Pernyataan dan bukti-bukti yang diajukan Yayan dari sumber yang sama tersebut telah ditampilkan dalam diskusi Menelusuri Jejak Bung Karno di Surabaya: Dari Pustaka Hingga Arsip Negara digelar di basement Balai Pemuda (30/6). Tiga pembicara dihadirkan. Yakni, Yayan Indrayana (Komunitas Begandring Soerabaia), Dr. Samidi (Departemen Ilmu Sejarah FIB Unair), dan Prof. Dr.
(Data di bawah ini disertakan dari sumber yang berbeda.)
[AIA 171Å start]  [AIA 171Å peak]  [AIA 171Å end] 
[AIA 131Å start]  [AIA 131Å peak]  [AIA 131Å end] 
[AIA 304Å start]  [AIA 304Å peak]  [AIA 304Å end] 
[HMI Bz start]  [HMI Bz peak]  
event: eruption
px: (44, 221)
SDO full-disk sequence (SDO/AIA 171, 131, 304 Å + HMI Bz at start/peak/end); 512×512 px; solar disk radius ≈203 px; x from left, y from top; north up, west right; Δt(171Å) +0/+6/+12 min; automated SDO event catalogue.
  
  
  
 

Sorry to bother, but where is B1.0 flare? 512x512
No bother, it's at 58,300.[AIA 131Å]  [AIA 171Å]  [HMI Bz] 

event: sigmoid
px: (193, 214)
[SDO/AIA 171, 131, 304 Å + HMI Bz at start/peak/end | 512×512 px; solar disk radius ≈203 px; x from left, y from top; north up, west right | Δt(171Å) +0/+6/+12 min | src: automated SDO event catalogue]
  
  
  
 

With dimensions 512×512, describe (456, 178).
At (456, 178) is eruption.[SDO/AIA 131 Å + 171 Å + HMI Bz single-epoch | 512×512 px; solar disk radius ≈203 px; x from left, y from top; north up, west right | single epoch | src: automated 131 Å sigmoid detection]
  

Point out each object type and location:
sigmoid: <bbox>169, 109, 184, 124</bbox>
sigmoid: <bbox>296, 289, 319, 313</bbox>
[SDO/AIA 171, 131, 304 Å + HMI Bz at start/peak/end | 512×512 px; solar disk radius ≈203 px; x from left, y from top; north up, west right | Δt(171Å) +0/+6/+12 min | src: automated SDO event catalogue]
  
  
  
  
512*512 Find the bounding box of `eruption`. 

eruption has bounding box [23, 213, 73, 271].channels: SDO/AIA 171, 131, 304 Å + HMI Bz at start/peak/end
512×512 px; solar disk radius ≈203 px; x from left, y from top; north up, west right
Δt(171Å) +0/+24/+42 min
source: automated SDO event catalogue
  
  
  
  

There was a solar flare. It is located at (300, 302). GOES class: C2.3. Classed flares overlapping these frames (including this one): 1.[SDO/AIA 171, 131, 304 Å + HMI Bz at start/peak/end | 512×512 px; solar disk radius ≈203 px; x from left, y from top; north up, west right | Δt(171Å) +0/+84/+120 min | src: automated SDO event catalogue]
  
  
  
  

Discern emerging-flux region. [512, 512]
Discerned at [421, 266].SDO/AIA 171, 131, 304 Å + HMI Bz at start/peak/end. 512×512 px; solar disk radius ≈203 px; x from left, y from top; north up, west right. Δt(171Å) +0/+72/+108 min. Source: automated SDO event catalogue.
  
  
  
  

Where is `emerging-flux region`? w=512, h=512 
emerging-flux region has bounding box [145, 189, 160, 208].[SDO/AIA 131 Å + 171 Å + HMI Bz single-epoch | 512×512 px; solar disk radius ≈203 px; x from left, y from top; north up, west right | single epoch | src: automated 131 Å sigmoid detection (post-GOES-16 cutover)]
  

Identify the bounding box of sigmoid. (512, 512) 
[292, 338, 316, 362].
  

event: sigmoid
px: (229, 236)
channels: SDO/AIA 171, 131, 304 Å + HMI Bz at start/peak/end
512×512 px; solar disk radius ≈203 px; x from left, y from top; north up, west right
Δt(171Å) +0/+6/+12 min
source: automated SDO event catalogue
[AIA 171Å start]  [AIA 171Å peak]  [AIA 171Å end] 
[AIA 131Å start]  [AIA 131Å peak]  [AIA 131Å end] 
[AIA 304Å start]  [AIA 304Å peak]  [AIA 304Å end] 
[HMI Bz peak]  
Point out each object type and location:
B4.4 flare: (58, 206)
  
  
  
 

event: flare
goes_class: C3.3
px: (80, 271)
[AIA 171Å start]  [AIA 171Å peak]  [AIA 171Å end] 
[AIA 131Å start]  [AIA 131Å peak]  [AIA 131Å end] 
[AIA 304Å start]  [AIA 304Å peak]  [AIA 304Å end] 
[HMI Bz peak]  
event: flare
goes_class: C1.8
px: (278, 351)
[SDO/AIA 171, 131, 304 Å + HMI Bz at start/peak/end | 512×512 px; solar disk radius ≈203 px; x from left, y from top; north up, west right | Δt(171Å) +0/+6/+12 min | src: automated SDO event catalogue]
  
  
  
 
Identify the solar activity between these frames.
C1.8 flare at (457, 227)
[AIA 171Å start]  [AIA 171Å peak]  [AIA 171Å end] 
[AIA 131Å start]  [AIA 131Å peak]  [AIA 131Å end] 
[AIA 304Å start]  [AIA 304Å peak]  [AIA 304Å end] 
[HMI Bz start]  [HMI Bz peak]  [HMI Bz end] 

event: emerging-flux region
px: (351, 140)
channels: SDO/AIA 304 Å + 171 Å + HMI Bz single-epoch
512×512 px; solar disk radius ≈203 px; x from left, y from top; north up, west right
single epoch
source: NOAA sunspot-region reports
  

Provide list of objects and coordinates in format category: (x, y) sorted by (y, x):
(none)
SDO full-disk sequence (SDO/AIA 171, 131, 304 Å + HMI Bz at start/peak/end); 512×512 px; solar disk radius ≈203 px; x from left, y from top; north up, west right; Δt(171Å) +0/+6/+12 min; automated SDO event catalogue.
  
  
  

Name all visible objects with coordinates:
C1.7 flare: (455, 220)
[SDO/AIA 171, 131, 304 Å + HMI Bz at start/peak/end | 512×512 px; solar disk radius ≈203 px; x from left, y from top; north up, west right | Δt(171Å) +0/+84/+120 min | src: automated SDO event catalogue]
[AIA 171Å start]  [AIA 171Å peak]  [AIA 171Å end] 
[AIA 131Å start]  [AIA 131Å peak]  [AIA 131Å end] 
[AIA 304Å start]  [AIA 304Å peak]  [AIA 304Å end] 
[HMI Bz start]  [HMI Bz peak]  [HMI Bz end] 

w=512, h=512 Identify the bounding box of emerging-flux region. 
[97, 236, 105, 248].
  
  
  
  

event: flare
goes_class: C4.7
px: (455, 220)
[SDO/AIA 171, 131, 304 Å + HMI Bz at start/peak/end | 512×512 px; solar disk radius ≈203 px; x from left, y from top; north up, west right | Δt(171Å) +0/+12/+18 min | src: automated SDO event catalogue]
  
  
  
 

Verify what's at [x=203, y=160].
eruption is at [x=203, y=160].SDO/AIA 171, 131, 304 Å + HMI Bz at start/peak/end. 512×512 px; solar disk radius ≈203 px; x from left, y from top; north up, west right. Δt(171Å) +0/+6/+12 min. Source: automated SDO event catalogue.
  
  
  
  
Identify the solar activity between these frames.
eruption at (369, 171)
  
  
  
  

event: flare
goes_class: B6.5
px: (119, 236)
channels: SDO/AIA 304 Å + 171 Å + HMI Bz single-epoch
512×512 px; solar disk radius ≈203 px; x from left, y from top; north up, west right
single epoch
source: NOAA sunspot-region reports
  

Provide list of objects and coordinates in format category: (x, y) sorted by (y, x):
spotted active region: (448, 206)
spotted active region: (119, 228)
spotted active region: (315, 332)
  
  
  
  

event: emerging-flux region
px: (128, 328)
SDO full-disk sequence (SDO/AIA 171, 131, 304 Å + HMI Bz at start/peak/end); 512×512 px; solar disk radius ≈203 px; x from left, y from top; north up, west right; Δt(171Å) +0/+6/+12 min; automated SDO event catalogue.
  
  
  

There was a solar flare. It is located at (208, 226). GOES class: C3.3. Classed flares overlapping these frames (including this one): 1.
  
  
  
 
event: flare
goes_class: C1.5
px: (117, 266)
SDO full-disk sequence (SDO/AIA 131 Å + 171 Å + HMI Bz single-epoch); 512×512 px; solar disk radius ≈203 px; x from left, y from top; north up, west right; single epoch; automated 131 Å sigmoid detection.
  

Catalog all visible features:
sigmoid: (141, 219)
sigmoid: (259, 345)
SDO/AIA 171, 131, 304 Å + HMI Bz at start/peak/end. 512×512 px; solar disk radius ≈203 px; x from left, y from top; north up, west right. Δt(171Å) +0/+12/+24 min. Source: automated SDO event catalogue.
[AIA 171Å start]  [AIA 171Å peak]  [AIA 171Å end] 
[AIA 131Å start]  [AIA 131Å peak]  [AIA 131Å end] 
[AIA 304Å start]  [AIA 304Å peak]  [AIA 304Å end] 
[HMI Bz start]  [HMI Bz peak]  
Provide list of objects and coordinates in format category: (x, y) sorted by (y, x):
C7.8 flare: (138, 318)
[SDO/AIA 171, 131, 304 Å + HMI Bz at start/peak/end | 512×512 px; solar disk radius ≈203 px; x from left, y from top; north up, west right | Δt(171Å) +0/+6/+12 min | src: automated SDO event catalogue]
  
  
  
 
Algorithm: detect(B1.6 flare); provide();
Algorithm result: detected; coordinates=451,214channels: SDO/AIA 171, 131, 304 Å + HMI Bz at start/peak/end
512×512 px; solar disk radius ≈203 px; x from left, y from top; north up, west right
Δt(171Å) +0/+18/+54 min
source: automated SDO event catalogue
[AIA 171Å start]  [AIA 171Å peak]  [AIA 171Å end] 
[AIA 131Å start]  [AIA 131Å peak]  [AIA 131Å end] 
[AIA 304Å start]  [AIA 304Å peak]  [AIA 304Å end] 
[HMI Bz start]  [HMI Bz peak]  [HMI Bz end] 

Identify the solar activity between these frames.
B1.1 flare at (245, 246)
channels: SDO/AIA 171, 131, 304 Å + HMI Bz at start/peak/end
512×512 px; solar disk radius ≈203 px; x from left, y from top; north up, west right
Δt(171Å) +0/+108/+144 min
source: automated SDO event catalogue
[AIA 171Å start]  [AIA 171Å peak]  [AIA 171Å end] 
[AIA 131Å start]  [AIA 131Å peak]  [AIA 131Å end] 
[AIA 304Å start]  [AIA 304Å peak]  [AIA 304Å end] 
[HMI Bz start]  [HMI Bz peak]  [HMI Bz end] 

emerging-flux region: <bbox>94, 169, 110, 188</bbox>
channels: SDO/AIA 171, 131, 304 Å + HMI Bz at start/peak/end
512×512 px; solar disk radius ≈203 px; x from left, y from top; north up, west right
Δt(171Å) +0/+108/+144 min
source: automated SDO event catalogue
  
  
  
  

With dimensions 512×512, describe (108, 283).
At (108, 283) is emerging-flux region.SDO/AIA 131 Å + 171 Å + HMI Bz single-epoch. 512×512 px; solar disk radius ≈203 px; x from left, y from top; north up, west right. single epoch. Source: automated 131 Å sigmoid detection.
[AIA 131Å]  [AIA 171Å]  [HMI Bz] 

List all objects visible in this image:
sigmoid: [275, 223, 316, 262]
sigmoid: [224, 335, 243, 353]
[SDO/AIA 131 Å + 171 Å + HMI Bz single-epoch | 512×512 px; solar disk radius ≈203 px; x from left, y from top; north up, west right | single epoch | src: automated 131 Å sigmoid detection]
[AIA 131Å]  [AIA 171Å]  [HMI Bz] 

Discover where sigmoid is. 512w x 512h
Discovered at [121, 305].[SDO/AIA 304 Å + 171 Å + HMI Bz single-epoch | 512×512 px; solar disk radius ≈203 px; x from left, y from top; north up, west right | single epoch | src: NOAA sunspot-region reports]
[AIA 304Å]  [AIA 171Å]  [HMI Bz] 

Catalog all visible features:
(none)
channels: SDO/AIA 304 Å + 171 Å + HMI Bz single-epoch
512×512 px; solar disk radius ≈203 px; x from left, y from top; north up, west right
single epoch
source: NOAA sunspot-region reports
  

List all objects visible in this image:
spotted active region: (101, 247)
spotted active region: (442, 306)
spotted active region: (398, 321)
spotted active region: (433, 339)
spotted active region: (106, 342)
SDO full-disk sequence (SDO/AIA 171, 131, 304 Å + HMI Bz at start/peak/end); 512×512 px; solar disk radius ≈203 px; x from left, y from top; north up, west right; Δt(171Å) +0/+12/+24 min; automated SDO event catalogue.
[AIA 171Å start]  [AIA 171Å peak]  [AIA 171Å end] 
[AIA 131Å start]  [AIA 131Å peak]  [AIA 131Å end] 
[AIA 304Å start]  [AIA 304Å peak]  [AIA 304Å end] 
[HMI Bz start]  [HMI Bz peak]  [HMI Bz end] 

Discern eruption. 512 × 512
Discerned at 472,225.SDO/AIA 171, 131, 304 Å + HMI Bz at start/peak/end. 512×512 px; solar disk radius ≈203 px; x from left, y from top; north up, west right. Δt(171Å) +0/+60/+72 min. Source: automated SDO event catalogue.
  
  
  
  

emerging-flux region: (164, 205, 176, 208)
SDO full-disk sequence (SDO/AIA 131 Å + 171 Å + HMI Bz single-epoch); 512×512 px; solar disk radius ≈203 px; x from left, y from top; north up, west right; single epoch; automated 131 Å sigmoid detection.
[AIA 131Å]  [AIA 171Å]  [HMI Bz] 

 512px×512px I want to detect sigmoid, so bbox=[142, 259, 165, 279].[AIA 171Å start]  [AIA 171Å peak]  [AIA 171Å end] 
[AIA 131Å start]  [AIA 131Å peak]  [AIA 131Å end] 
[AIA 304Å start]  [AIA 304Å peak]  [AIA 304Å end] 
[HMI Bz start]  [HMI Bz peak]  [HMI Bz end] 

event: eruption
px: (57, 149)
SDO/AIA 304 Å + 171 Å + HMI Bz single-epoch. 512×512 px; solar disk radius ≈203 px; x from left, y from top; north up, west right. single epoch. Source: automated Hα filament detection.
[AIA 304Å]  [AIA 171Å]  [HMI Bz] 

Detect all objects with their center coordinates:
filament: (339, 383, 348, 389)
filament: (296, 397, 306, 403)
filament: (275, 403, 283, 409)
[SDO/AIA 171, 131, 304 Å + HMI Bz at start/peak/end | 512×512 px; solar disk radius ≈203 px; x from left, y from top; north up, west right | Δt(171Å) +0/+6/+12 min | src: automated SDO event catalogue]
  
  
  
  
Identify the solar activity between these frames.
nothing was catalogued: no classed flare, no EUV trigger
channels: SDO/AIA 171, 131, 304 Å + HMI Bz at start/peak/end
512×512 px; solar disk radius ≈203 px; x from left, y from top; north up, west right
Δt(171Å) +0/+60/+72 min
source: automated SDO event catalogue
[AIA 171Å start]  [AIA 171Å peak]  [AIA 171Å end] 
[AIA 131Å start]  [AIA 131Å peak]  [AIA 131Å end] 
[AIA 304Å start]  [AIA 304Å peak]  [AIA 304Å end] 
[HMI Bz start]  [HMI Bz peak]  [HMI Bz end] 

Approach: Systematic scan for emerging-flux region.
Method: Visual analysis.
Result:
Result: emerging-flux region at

Mukhlis Paeni (Ketua Dewan Pakar Memori Kolektif Bangsa Arsip Nasional Republik Indonesia).
Dalam diskusi itu, Mukhlis Paeni meneguhkan Surabaya sebagai kota lahir Surabaya.
“Kalau kita tidak menemukan data sejarah, mungkin kita masih bisa pakai katanya, katanya, katanya. Tetapi karena data sejarah dan informasi kesejarahannya sudah lengkap, berhentilah menggunakan katanya, katanya, katanya. Mari kita semua dengan kepala yang dingin dan dada yang lapang mengatakan Sukarno lahir tanggal 6 Juni 1901 di Surabaya,” tegas Mukhlis Paeni.
Video lengkap kajian publik bisa dilihat di tautan ini (*)
Baca Juga: Ketua Dewan Pakar ANRI, Akademisi, dan Pegiat Sejarah Teguhkan Bung Karno Pancet Arek Suroboyo
**Keterangan ini dapat dibaca di bagian akhir artikel. Keterangan selengkapnya adalah sebagai berikut: “Tulisan ini sebenarnya sudah saya buat dalam tahun 1964, ketika Ny. Cindy Adams yang sedang menyusun memori Bung Karno, datang pada saya untuk minta keterangan, pengalaman dan apa-apa saja yang saya ketahui tentang Bung Karno di masa remajanya di Mojokerto dan Surabaya. Karena dalam memoar itu hanya sedikit saja yang dikutip maka menurut pandangan saya, kini saatnya amat baik untuk menerbitkan karangan saya lebih lengkap, menjelang pula hari lahir Bung Karno pada tanggal 6 Juni.”